Three Languages, One Weekend: Building BASIC, Forth, and Scheme Interpreters in Rust
Implementing three classic programming language interpreters in Rust, compiled to WebAssembly. BASIC for nostalgia, Forth for stack machines, Scheme for elegance—and what I learned along the way.
Three Languages, One Weekend: Building BASIC, Forth, and Scheme Interpreters in Rust
The title is a bit of a lie. It was more like three weekends, spread across several months, with plenty of “just one more feature” detours that turned into multi-day rabbit holes. But the spirit is accurate: I set out to build three fundamentally different language interpreters in Rust, compile them to WebAssembly, and run them in a browser as part of the emulator.ca BBS simulation.
The result is that you can now dial 555-0300 to get a BASIC prompt, 555-0400 for Forth, and eventually a Scheme REPL when I settle on a phone number. (I’m thinking 555-5353 for LISP on a phone keypad, but that feels too clever by half.)
Why three languages? Because each one represents a fundamentally different approach to programming:
- BASIC: The language of my childhood, of PEEK and POKE and GOTO. The language that taught a generation to program by being forgiving of mistakes and immediate in feedback.
- Forth: The language of stacks and concatenation, where programs are built by composing tiny words into larger ones. Minimal, powerful, and deeply satisfying once it clicks.
- Scheme: The language of elegance, where everything is an expression and functions are first-class citizens. The lambda calculus made practical.
Building all three in the same codebase taught me more about language design than any book could.

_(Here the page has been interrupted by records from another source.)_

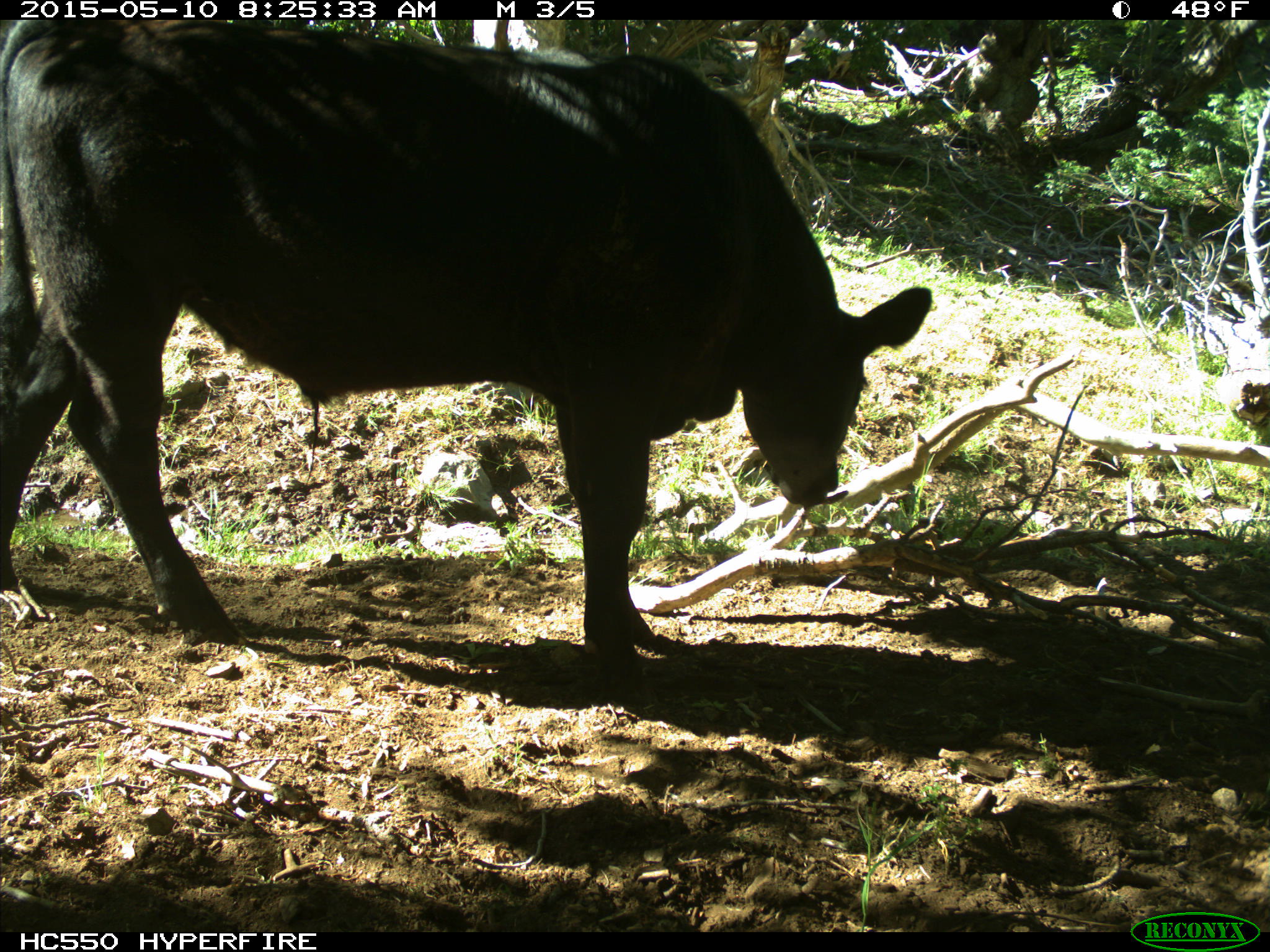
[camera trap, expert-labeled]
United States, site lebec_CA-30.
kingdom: Animalia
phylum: Chordata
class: Mammalia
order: Artiodactyla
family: Bovidae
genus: Bos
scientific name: Bos taurus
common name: domestic cow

Let me show you what I mean.
The Shared Infrastructure
Before diving into each language, I should explain the architecture that makes all of this possible. Each interpreter follows the same pattern:
- A Rust crate in
languages/{language}/that implements the interpreter - WASM compilation via
wasm-pack - A Web Worker that loads the WASM module and handles I/O
- A TypeScript backend class that routes modem traffic to the worker
The WorkerBasedInterpreterBackend class is the glue:
// worker-based-interpreter-backend.ts
export abstract class WorkerBasedInterpreterBackend extends BackendInterface {
protected worker: Worker | null = null;
protected workerReady: boolean = false;
protected abstract getWorkerPath(): string;
protected abstract onWorkerReady(): void;
async initWorker(): Promise<void> {
if (this.workerReady) return;
return new Promise<void>((resolve, reject) => {
const workerPath = this.getWorkerPath();
const workerUrl = new URL(workerPath, import.meta.url);
this.worker = new Worker(workerUrl, { type: 'module' });
this.workerReadyResolve = resolve;
this.worker.addEventListener('message', (event) => {
this.handleWorkerMessage(event.data);
});
});
}
}
Each language backend just extends this and provides its worker path. The BASIC interpreter at 555-0300 uses interpreter.worker.ts; Forth at 555-0400 uses forth.worker.ts. The worker handles the WASM lifecycle—loading the module, passing characters in, collecting output—while the backend handles modem signals like DTR and CTS.
This separation turned out to be crucial. WASM modules block the main thread, and you really don’t want your entire UI freezing while someone types 10 PRINT "HELLO": GOTO 10. The Web Worker keeps everything responsive.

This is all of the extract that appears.